--- OBJECTIVE ---
Transcribe the records word for word, everything from the line containing "From the objects listed as" down to the line containing "which is furthest from [157,401]?", with both of those lines included.

** Start DATA PROVIDED **

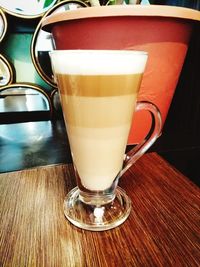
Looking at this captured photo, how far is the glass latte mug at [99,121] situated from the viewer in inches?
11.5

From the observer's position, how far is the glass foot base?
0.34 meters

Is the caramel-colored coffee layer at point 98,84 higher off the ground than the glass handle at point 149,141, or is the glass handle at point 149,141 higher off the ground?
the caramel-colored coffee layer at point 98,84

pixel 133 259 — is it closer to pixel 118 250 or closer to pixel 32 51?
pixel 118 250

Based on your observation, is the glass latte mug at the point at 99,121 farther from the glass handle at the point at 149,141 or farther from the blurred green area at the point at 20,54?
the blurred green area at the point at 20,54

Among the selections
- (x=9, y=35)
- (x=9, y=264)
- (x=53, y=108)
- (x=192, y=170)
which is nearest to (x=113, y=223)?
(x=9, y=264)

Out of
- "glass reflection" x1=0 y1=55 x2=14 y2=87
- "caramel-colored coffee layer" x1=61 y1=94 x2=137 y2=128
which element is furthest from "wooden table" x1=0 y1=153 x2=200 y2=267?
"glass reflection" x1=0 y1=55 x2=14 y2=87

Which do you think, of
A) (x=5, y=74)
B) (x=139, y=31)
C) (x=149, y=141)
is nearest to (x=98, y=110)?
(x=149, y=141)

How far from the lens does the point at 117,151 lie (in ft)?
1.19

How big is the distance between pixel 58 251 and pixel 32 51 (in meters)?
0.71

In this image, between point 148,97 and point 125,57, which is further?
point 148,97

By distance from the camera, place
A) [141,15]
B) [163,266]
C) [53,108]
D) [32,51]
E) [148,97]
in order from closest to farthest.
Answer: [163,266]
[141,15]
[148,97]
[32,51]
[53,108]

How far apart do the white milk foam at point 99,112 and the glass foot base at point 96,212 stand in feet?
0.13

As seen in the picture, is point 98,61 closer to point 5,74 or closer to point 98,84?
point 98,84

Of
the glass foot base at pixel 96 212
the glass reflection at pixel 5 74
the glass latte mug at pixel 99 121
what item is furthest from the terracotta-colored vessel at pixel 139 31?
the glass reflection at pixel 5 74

** End DATA PROVIDED **
** Start DATA PROVIDED **

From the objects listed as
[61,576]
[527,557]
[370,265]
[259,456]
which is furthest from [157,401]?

** End DATA PROVIDED **

--- RESULT FOR THIS TASK ---
From the objects listed as
[61,576]
[527,557]
[370,265]
[259,456]
which is furthest from [157,401]?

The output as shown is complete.